El cine de profesiones suele ser dialéctico: aquí se destapan podridas varias que tienen que ver con instituciones muy importantes (la iglesia católica, la Justicia, la política, la educación, el propio periodismo, la cultura conservadora de Boston). Pero lo que se muestra es que, siempre que la profesión en foco sea ejercida con responsabilidad y tesón, se pueden lograr imprescindibles acciones de corrección del sistema, contaminado pero con buenos mecanismos de autopurificación. De la misma manera, entonces, el film es denuncia y autobombo, oposición y situación a la vez.

Sin embargo, algo que diferencia a esta película de la mayoría de las de profesiones es un aire de decadencia. La anécdota ocurrió cuando The Boston Globe empezaba a sufrir, como toda la prensa, la competencia de internet y la necesidad de ajustes. El film se hizo en un momento en el que ese problema es mucho más agudo que entonces. El gran diario, supuestamente independiente y con recursos suficientes para realizar ese tipo de investigaciones, con profesionales experimentados, bien remunerados y rigurosos, es una especie amenazada de extinción. En la medida en que la película canta la importancia de la prensa independiente para la salud democrática, hay en el aire una advertencia sobre el debilitamiento de ese mecanismo. Quizá la omnipresente música lamentosa se conecte un poco con esto también.

La estructura periodística está expuesta con la honestidad suficiente para que uno pueda observar un aspecto que no está para nada enfatizado, y que probablemente no hubo ni siquiera intención de exponer: lo muy relativo de la “libertad de información” en nuestras sociedades. El asunto importante y candente de los abusos sexuales por parte de los curas salió a flote porque Spotlight le dedicó una nota de peso (seguida de unas 600 más, de seguimiento) en The Boston Globe. Pero se muestra también que había aparecido en diarios menos poderosos, y que varias fuentes se habían arrimado antes al Globe denunciando ese tipo de hechos sin éxito. Como señala Noam Chomsky, las sociedades capitalistas modernas lograron generar un sistema que, aunque no lleva a cabo censura institucional, canaliza la información de tal manera que restringe el acceso a datos esenciales y su credibilidad. Fue necesario Marty Baron -un nuevo editor oriundo de afuera de Boston (y aun más atípico, por ser judío)- para que se concediera la importancia debida a este tema. Queda implícito que montones de cuestiones cruciales pueden no haber tenido la misma suerte.

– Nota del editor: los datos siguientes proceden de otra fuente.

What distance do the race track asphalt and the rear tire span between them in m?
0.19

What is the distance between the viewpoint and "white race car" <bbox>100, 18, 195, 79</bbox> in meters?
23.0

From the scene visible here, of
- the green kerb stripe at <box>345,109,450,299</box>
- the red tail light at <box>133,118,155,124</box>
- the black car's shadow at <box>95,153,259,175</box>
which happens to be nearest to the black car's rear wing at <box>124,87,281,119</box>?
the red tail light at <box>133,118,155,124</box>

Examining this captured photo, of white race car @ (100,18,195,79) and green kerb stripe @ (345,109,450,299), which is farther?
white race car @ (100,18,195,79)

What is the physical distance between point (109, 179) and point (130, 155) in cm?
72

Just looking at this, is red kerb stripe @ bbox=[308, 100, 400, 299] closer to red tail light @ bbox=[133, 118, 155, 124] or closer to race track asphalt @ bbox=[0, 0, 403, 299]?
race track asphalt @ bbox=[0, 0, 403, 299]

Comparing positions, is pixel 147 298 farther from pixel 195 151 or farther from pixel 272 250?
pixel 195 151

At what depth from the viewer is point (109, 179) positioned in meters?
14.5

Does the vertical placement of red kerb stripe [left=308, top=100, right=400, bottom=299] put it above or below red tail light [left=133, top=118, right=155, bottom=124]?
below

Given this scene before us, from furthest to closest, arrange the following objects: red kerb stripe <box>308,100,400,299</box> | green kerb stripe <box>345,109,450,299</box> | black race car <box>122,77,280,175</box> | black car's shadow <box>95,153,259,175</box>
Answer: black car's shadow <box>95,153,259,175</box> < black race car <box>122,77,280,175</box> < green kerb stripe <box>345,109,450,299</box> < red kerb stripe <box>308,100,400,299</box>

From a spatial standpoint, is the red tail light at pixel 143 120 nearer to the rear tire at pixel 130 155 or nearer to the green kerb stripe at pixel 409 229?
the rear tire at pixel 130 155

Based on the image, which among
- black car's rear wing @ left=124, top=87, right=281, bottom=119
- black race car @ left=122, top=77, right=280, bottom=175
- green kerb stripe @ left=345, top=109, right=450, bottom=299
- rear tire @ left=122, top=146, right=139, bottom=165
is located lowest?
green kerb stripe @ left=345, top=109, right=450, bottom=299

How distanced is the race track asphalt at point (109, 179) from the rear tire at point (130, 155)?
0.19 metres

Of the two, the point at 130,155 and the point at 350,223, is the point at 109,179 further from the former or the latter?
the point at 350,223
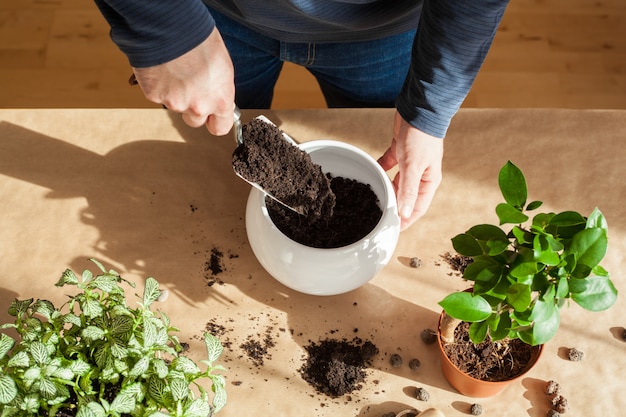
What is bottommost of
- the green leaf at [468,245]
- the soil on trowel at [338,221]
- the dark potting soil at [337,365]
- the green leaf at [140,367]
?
the dark potting soil at [337,365]

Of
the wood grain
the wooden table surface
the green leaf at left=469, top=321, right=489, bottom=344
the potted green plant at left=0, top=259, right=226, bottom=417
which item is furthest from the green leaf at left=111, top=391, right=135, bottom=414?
the wood grain

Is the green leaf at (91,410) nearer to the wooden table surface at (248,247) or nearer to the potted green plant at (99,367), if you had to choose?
the potted green plant at (99,367)

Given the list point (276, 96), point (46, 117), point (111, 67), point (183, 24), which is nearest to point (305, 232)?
point (183, 24)

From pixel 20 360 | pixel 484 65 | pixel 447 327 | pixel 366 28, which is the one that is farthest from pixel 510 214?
pixel 484 65

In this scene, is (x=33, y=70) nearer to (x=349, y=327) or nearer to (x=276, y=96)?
(x=276, y=96)

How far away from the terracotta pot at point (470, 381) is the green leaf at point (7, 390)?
0.61 meters

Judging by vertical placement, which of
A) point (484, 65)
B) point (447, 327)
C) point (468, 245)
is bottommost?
point (484, 65)

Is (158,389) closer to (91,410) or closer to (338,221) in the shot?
(91,410)

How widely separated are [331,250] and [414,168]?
0.68 feet

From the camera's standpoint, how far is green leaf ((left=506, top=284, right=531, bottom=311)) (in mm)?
759

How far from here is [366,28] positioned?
44.8 inches

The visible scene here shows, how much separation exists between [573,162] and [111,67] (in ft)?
5.61

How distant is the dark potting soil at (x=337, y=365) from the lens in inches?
41.5

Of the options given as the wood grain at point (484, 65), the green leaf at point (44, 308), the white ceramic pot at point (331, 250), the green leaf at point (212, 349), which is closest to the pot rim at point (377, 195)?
the white ceramic pot at point (331, 250)
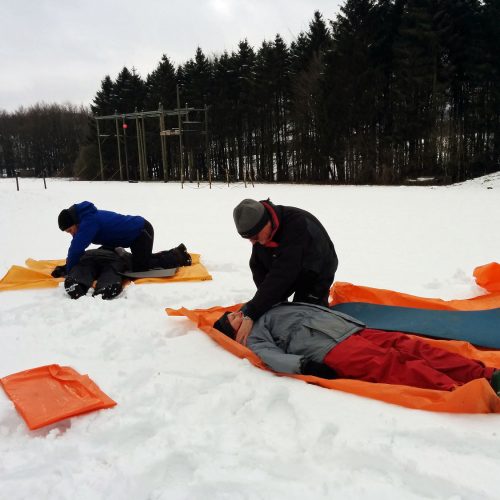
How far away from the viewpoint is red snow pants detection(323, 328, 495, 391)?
2121 millimetres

La película sí lidia en forma expresa con otro asunto crucial y vinculado con el anterior, que también remite a Chomsky: lo que éste llama “problema de Orwell”, es decir, cómo puede ser que, disponiendo de los datos para llegar a determinada conclusión, logremos persistir en desconsiderarla. Por lo que se muestra aquí (ya desde el prólogo de 1976), lo que “reveló” The Boston Globe era ampliamente conocido, e incluso le había llegado, sin recibir atención, a algunos periodistas de Spotlight. Los hechos narrados en el film hicieron que se avanzara unos pasos en la concientización del problema, pero el principal responsable de los encubrimientos en Boston -el cardenal Bernard Law-, tras ser forzado a renunciar a su posición en esa ciudad, fue reubicado por Juan Pablo II nada menos que como arcipreste de Santa Maria Maggiore, en Roma, donde permaneció hasta su retiro, en 2011 a los 80 años de edad.